Dans ce contexte, il m’apparaît impératif de durcir nos capacités dans le domaine de la protection et de l’intervention, mais aussi de valoriser notre expertise en matière de sûreté et de gestion de crises. Il s’agit de conforter les savoir-faire de la GARM dans ces domaines, tant auprès de l’échelon central de la DGA qu’auprès des directions de site. La dynamique initiée ces dernières années doit être maintenue. De même, il est nécessaire de développer nos capacités en matière de lutte anti-drone. La GARM pourrait ainsi se voir doter d’équipements similaires à ceux existant ailleurs en gendarmerie (Infodrone, aéroscope, fusil brouilleur). Il est également important de renforcer la capacité de renseignement de la GARM, non seulement pour anticiper les menaces, mais aussi pour renseigner la DGA pour tout ce qui touche à la base industrielle et technologique de défense (BITD). Il s’agit de s’appuyer sur le réseau de renseignement de la gendarmerie nationale afin de recueillir et transmettre à la DGA tout renseignement utile concernant l’industrie de défense, sans empiéter sur les prérogatives des services spécialisés.

Recherche d'explosifs par un peronnel de la gendarmerie de l'armement et son chien
© Gendarmerie de l'armement

Allez-vous être impactés par les grands événements à venir ?

Pas directement, puisque les J.O. 2024 ne devraient pas avoir une forte incidence sur l’activité des sites de nos autorités d’emploi. Mais il est possible que certaines de nos capacités soient sollicitées. Je pense en particulier aux équipes cynophiles, présentes au Bouchet et à Biscarrosse, spécialisées en protection défense et en recherche d’explosifs. Je pense également aux EOR, qui ont d'ailleurs été mis à contribution pour la coupe du Monde de Rugby. Quoi qu’il en soit, les gendarmes de l’armement répondront présents !

Le 9 novembre 2023, la gendarmerie de l’armement fêtera officiellement ses 50 ans d’existence. Qu’avez-vous prévu pour marquer cet événement ?
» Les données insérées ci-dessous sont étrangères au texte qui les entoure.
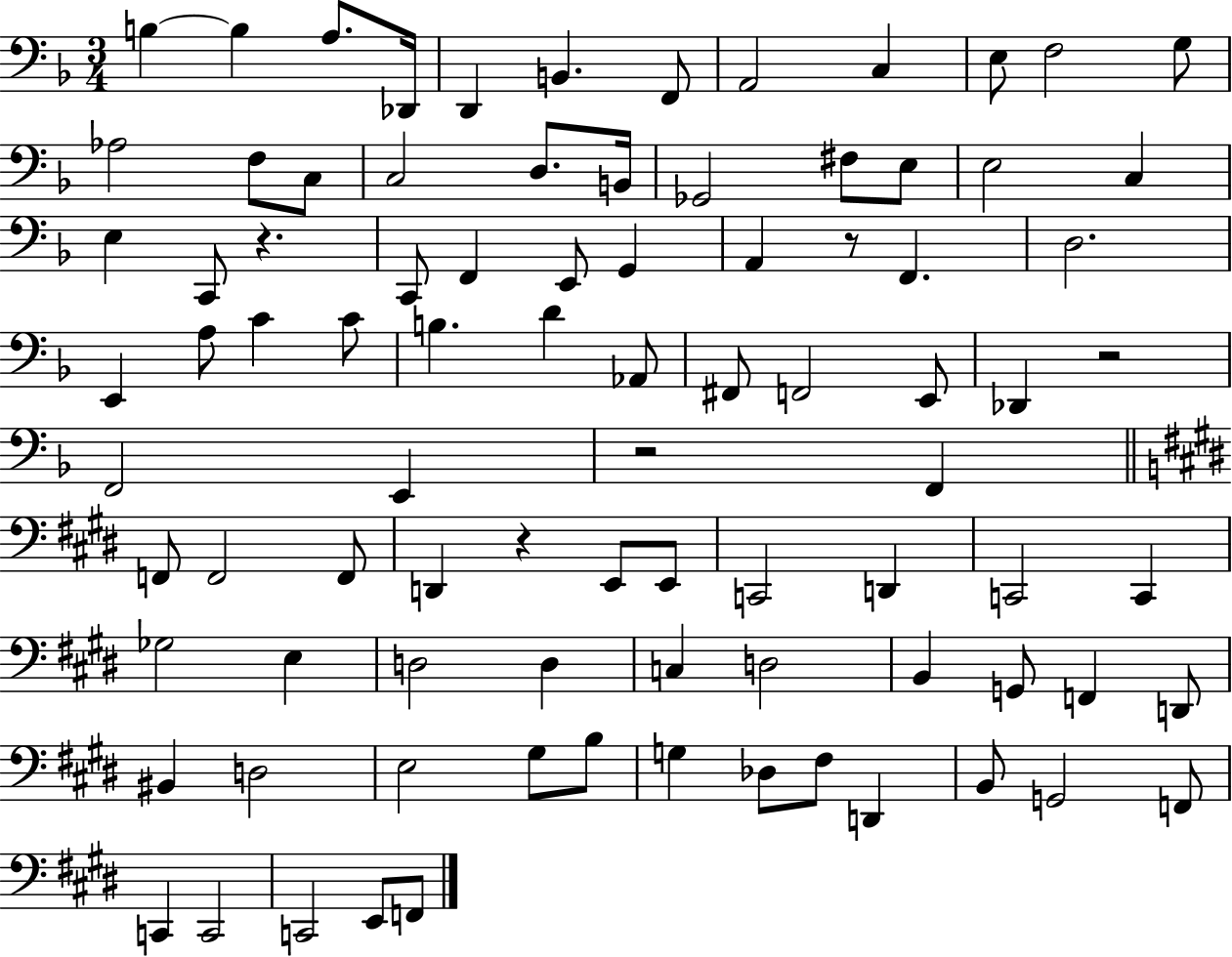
{
  \clef bass
  \numericTimeSignature
  \time 3/4
  \key f \major
  \repeat volta 2 { b4~~ b4 a8. des,16 | d,4 b,4. f,8 | a,2 c4 | e8 f2 g8 | \break aes2 f8 c8 | c2 d8. b,16 | ges,2 fis8 e8 | e2 c4 | \break e4 c,8 r4. | c,8 f,4 e,8 g,4 | a,4 r8 f,4. | d2. | \break e,4 a8 c'4 c'8 | b4. d'4 aes,8 | fis,8 f,2 e,8 | des,4 r2 | \break f,2 e,4 | r2 f,4 | \bar "||" \break \key e \major f,8 f,2 f,8 | d,4 r4 e,8 e,8 | c,2 d,4 | c,2 c,4 | \break ges2 e4 | d2 d4 | c4 d2 | b,4 g,8 f,4 d,8 | \break bis,4 d2 | e2 gis8 b8 | g4 des8 fis8 d,4 | b,8 g,2 f,8 | \break c,4 c,2 | c,2 e,8 f,8 | } \bar "|."
}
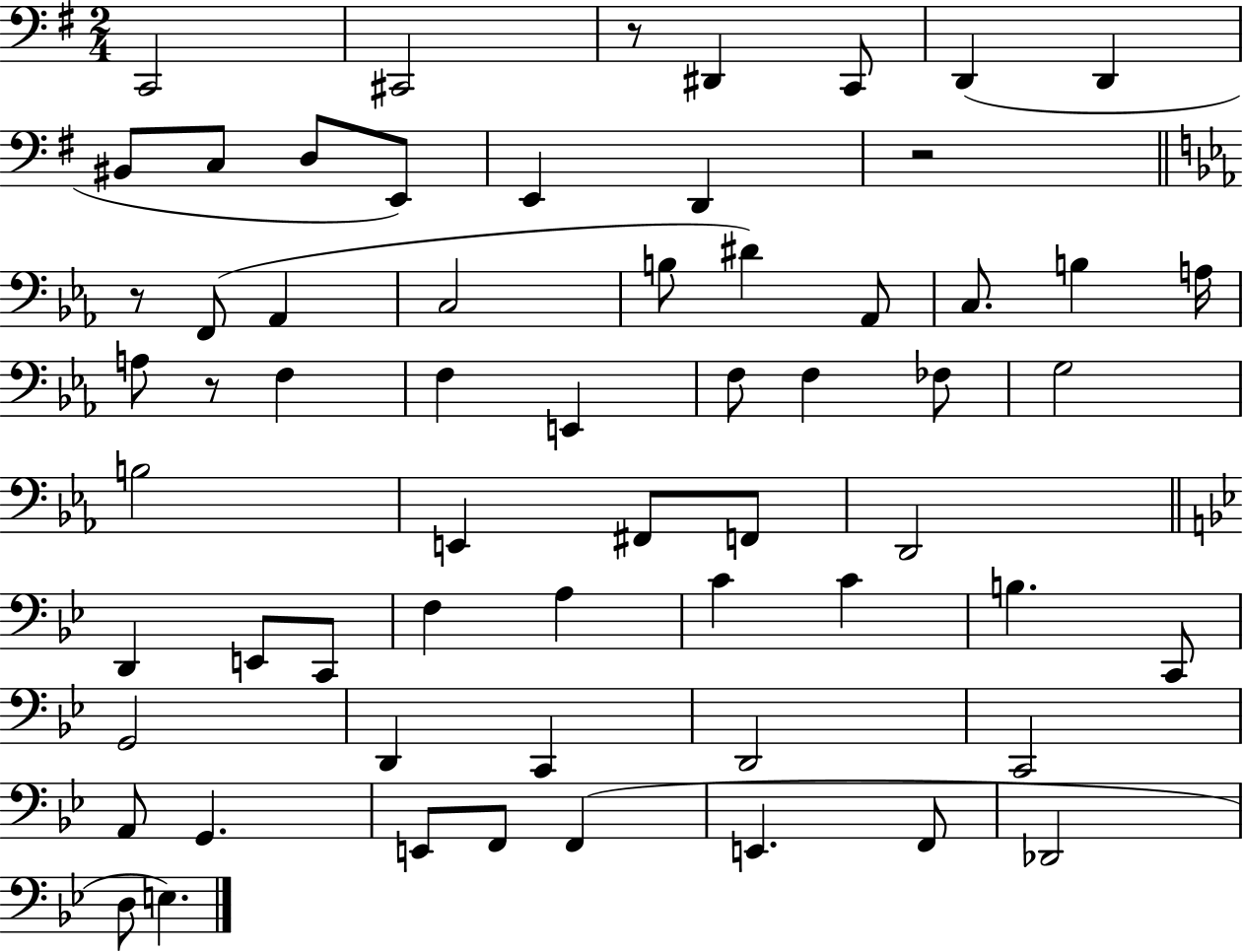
X:1
T:Untitled
M:2/4
L:1/4
K:G
C,,2 ^C,,2 z/2 ^D,, C,,/2 D,, D,, ^B,,/2 C,/2 D,/2 E,,/2 E,, D,, z2 z/2 F,,/2 _A,, C,2 B,/2 ^D _A,,/2 C,/2 B, A,/4 A,/2 z/2 F, F, E,, F,/2 F, _F,/2 G,2 B,2 E,, ^F,,/2 F,,/2 D,,2 D,, E,,/2 C,,/2 F, A, C C B, C,,/2 G,,2 D,, C,, D,,2 C,,2 A,,/2 G,, E,,/2 F,,/2 F,, E,, F,,/2 _D,,2 D,/2 E,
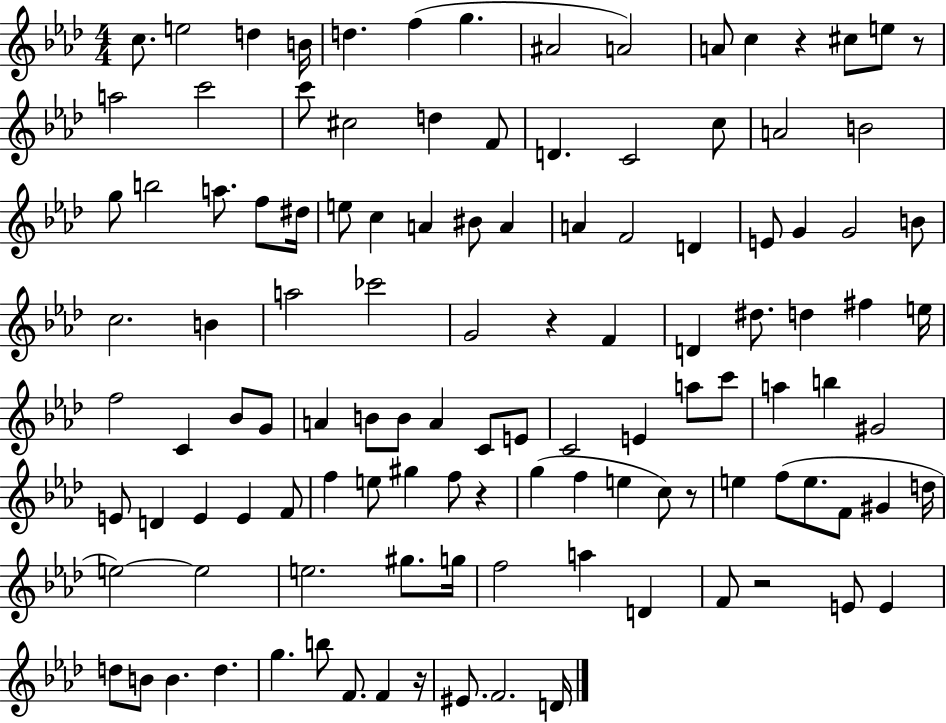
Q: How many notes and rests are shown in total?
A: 117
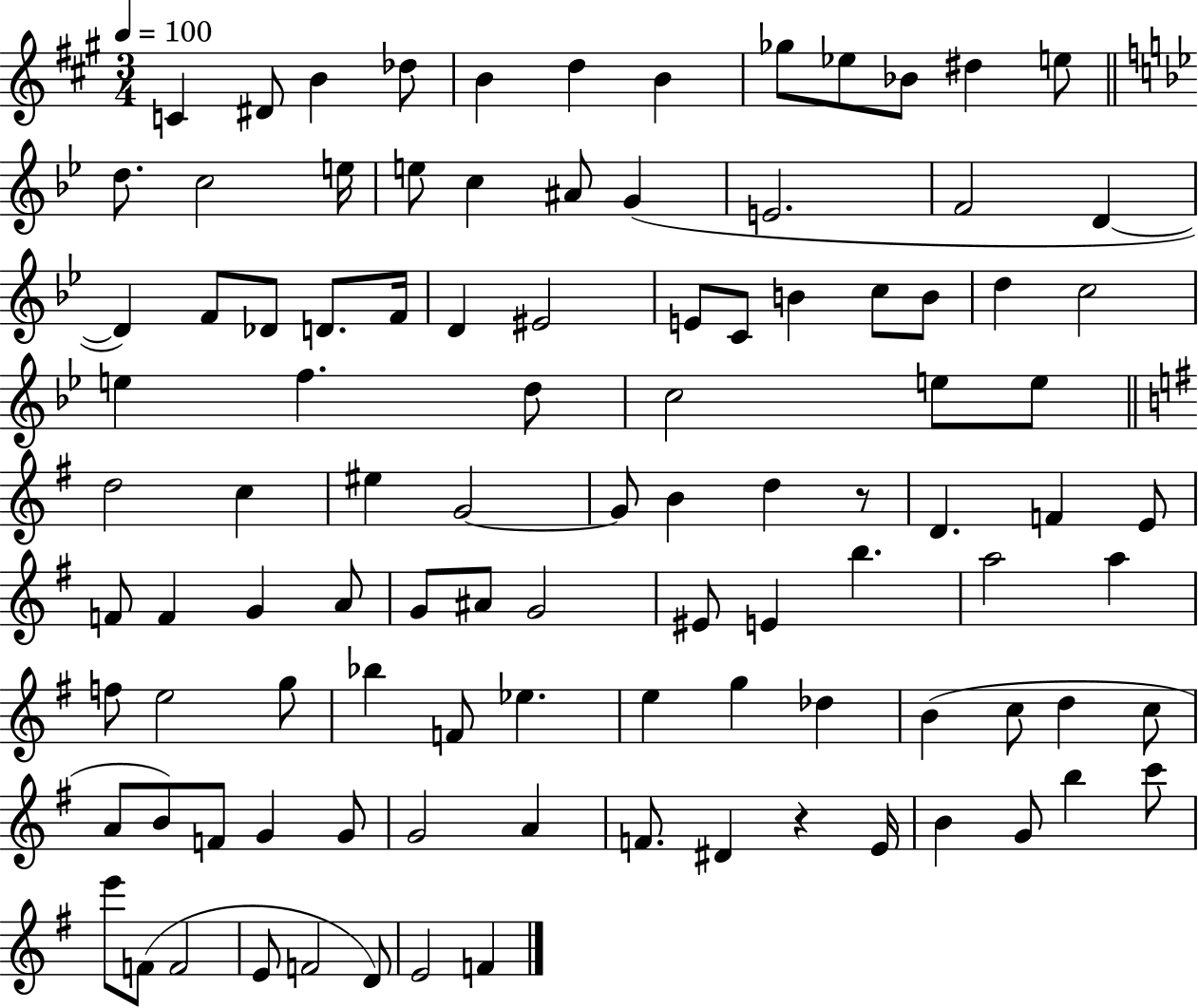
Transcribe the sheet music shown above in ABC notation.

X:1
T:Untitled
M:3/4
L:1/4
K:A
C ^D/2 B _d/2 B d B _g/2 _e/2 _B/2 ^d e/2 d/2 c2 e/4 e/2 c ^A/2 G E2 F2 D D F/2 _D/2 D/2 F/4 D ^E2 E/2 C/2 B c/2 B/2 d c2 e f d/2 c2 e/2 e/2 d2 c ^e G2 G/2 B d z/2 D F E/2 F/2 F G A/2 G/2 ^A/2 G2 ^E/2 E b a2 a f/2 e2 g/2 _b F/2 _e e g _d B c/2 d c/2 A/2 B/2 F/2 G G/2 G2 A F/2 ^D z E/4 B G/2 b c'/2 e'/2 F/2 F2 E/2 F2 D/2 E2 F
Le jeudi 9 novembre 2023, nous allons organiser une cérémonie militaire à Arcueil, qui sera co-présidée par le major général de la gendarmerie nationale et le délégué général pour l’armement. Elle se tiendra au Fort de Montrouge, à Arcueil, lieu symbolique, puisque la toute première brigade de gendarmerie de l’Armement y a vu le jour le 16 juillet 1973. Le moment de cohésion qui suivra sera l’occasion de présenter le livre sur la gendarmerie de l’armement, rédigé spécialement pour le cinquantenaire. Édité à 1 500 exemplaires et réalisé en interne, sous la direction de colonel (ER) Daniel Hestault, ancien commandant en second de la GARM, cet ouvrage permettra aux lecteurs de mieux connaître cette gendarmerie spécialisée.